The nerve disruptor tumbled away and whanged off the other side of the cabin, now a random threat to everyone aboard.
Miles had always been terrified of nerve disrupters, but never before as a projectile weapon. It took two more cross-cabin ricochets for him to snatch it out of the air without accidentally shooting himself or Ivan. The weapon was undersized but charged and deadly.
Ivan had meanwhile worked around behind the old man, attempting to pinion his arms. Miles seized the moment to try to nail down the second weapon, dragging open the mauve vest and going for that lump in the inner pocket. His hand came away clutching a short rod that he first took for a shock-stick.
The man screamed and wrenched violently. Greatly startled and not at all sure what he'd just done, Miles launched himself away from the struggling pair and ducked prudently behind the pod pilot.
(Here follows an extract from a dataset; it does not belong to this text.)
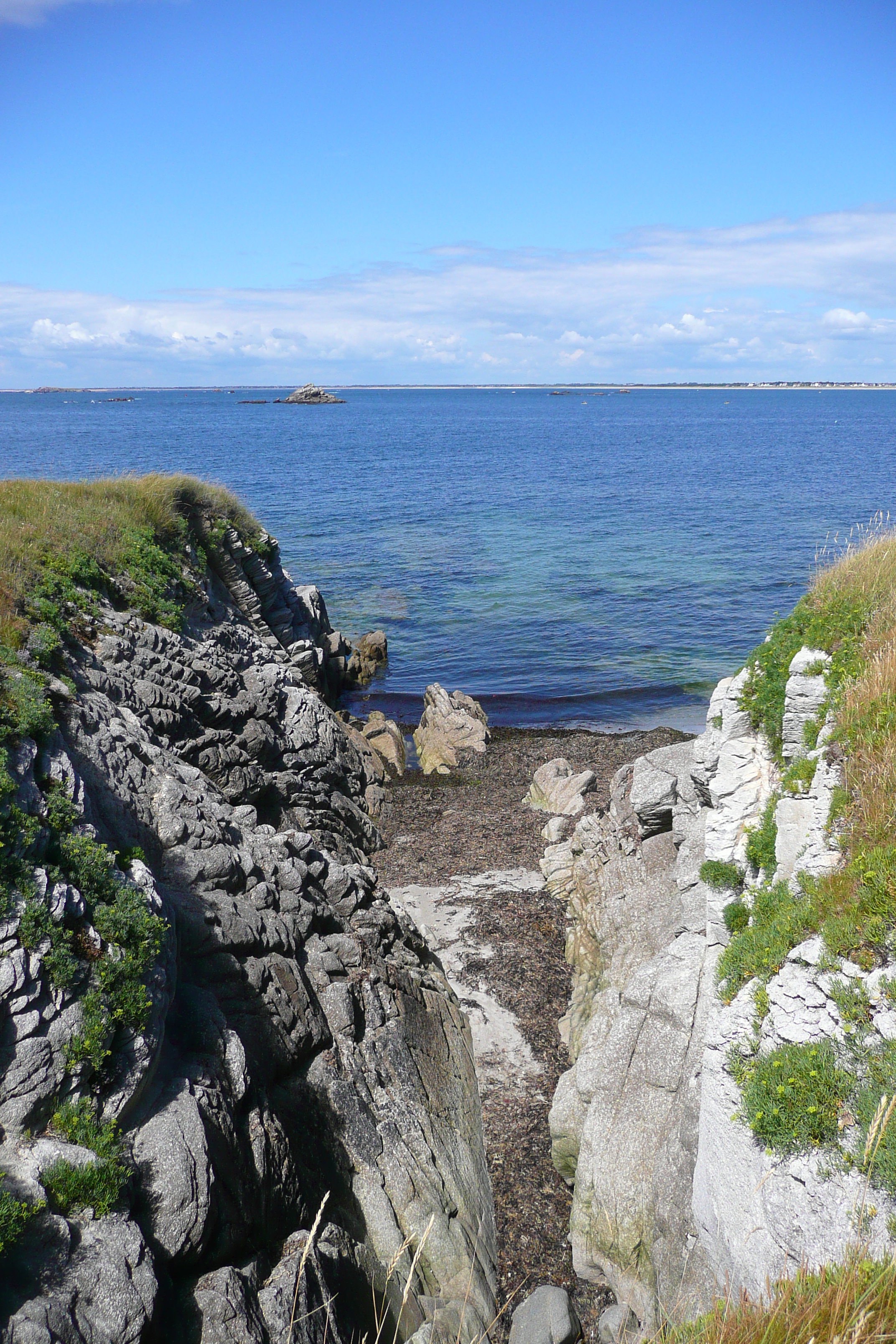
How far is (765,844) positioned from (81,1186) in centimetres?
869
Judging from that mortal yell Miles was afraid he'd just ripped out the power pack to the man's artificial heart or something, but he continued to fight on, so it couldn't have been as fatal as it sounded.
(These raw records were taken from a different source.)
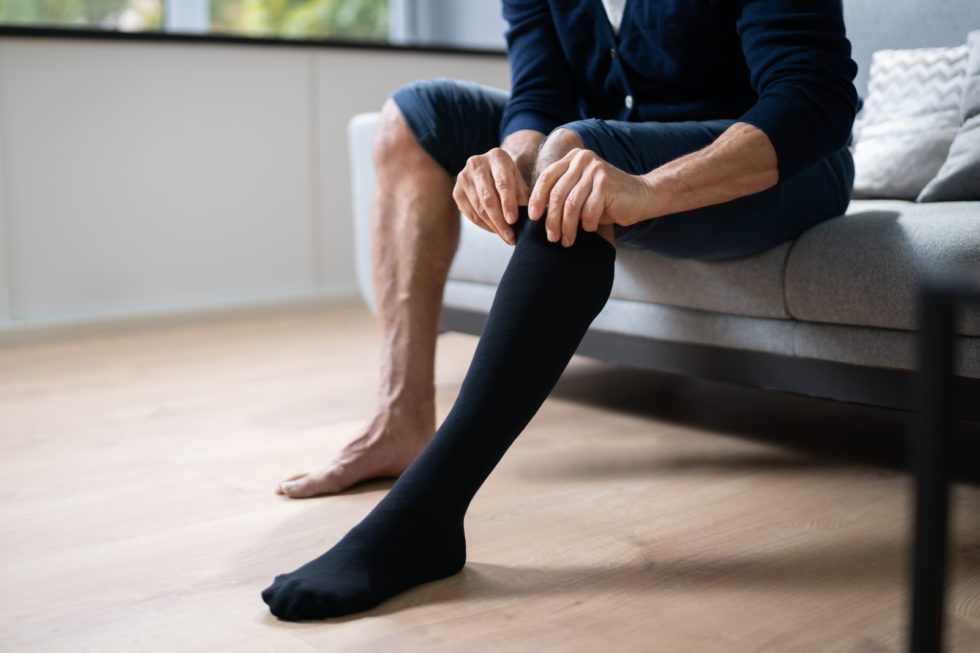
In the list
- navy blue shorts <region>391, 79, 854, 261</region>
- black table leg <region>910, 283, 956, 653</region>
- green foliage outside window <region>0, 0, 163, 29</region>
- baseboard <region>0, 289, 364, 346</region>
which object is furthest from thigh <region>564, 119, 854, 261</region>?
green foliage outside window <region>0, 0, 163, 29</region>

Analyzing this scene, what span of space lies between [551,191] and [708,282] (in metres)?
0.61

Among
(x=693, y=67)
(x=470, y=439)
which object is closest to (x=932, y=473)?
(x=470, y=439)

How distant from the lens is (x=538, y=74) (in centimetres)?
166

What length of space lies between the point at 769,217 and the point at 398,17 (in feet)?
11.1

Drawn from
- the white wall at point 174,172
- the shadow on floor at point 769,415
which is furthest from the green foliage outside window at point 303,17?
the shadow on floor at point 769,415

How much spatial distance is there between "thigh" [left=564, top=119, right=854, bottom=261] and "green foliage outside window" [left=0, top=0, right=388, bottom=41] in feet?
7.53

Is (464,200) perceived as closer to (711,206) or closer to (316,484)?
(711,206)

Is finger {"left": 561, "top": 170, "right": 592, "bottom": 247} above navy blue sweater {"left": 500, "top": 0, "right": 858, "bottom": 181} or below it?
below

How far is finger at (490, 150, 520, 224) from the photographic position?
46.2 inches

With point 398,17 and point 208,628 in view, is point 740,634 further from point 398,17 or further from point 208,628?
point 398,17

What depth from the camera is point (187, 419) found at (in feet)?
6.63

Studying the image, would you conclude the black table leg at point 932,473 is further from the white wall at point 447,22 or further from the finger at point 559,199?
the white wall at point 447,22

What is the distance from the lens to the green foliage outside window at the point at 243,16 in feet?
11.7

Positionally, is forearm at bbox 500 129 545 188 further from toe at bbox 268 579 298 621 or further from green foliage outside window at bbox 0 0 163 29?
green foliage outside window at bbox 0 0 163 29
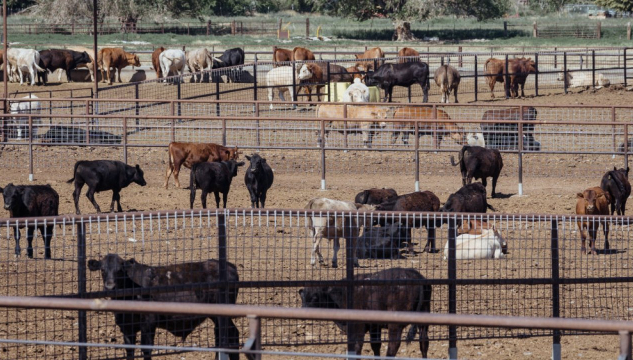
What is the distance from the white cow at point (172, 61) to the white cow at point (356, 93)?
31.6 ft

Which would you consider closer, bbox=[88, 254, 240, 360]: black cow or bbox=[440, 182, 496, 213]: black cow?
bbox=[88, 254, 240, 360]: black cow

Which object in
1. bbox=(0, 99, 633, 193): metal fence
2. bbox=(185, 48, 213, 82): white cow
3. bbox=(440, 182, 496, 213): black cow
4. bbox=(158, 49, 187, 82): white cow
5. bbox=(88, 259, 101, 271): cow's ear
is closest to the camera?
bbox=(88, 259, 101, 271): cow's ear

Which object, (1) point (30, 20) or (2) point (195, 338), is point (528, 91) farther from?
(1) point (30, 20)

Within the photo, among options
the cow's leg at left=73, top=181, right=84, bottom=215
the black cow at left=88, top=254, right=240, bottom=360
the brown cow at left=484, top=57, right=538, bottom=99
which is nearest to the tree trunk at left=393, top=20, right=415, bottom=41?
the brown cow at left=484, top=57, right=538, bottom=99

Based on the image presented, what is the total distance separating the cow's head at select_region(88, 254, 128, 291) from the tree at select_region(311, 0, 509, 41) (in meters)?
41.6

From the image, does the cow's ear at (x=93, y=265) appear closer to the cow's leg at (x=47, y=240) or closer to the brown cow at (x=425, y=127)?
the cow's leg at (x=47, y=240)

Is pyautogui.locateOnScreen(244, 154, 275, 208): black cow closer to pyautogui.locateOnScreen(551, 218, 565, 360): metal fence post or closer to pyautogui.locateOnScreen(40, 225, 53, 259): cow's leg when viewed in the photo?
pyautogui.locateOnScreen(40, 225, 53, 259): cow's leg

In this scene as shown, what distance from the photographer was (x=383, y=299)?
791cm

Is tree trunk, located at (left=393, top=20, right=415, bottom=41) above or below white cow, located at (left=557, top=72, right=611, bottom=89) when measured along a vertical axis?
above

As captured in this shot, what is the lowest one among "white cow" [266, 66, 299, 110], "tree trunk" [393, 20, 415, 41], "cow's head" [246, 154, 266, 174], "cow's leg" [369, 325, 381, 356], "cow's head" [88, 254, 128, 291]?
"cow's leg" [369, 325, 381, 356]

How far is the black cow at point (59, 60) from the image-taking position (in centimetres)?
3384

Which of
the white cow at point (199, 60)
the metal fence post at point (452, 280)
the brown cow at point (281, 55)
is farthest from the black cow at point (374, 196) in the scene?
the white cow at point (199, 60)

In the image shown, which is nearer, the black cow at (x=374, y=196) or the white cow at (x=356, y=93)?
the black cow at (x=374, y=196)

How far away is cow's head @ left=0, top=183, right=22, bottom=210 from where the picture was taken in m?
12.6
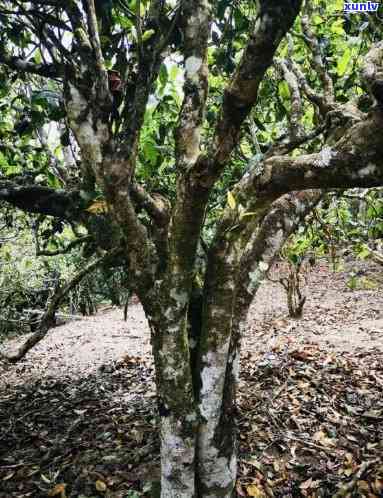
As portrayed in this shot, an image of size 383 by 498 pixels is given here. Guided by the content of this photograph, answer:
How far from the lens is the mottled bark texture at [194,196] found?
178 centimetres

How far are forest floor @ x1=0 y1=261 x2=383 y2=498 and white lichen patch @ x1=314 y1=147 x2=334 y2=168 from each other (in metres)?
2.29

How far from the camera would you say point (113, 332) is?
33.2 feet

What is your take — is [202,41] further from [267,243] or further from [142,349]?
[142,349]

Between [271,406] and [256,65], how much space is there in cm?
356

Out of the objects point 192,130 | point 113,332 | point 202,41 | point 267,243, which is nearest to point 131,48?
point 202,41

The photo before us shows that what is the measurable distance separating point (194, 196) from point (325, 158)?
0.66 m

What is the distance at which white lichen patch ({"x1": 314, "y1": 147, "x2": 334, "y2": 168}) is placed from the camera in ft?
5.92

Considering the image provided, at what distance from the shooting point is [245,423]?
152 inches

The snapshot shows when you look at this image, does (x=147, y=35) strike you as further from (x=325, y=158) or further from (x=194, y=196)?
(x=325, y=158)

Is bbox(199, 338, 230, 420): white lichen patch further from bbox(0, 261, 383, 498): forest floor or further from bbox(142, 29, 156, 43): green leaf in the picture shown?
bbox(142, 29, 156, 43): green leaf

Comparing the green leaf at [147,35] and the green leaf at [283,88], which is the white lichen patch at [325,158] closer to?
the green leaf at [147,35]

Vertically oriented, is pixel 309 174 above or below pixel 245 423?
above

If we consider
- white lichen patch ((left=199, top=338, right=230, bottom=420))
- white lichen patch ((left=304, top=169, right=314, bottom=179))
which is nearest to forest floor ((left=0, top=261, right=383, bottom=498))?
white lichen patch ((left=199, top=338, right=230, bottom=420))

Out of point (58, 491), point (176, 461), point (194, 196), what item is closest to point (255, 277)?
point (194, 196)
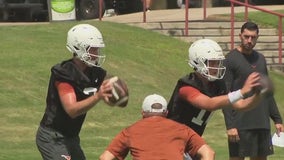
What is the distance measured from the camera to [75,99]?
765 centimetres

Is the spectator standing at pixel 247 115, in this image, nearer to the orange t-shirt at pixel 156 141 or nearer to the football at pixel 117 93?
the orange t-shirt at pixel 156 141

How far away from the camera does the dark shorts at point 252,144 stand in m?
10.5

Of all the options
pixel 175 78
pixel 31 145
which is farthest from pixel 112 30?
pixel 31 145

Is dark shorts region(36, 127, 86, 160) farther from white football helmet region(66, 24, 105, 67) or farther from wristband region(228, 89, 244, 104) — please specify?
wristband region(228, 89, 244, 104)

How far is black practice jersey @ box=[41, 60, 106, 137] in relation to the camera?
7.88 meters

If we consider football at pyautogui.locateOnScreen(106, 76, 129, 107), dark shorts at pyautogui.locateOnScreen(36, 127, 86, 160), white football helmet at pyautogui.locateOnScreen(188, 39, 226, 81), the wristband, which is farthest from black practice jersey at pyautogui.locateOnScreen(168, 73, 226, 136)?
football at pyautogui.locateOnScreen(106, 76, 129, 107)

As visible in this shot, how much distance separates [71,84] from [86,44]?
13.8 inches

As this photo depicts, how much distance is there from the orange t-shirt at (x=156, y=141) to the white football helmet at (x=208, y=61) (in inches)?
28.1

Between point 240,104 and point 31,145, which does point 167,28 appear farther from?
point 240,104

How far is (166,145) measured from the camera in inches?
286

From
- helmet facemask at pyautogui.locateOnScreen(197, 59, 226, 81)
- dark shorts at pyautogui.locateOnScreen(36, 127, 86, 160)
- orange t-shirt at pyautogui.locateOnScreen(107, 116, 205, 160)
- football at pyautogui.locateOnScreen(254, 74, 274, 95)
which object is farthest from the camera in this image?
dark shorts at pyautogui.locateOnScreen(36, 127, 86, 160)

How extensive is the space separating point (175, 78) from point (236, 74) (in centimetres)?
1182

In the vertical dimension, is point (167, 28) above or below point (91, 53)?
below

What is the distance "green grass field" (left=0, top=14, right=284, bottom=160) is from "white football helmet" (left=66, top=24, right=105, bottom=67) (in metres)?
5.88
The intruder shook off Ivan's grip and recoiled to the hatchway. There came one of those odd pauses that sometimes occur in close combat, everyone gulping for breath in the rush of adrenaline. The old man stared at Miles with the rod in his fist; his expression altered from fright to—was that grimace a flash of triumph? Surely not. Demented inspiration?
Outnumbered now as the pilot joined the fray, the intruder retreated, tumbling back out the flex tube and thumping to whatever docking bay deck lay beyond. Miles scrambled after Ivan's hot pursuit just in time to see the intruder, now firmly on his feet in the stations artificial gravity field, land Ivan a blow to his chest with a booted foot that knocked the younger man backward into the portal again.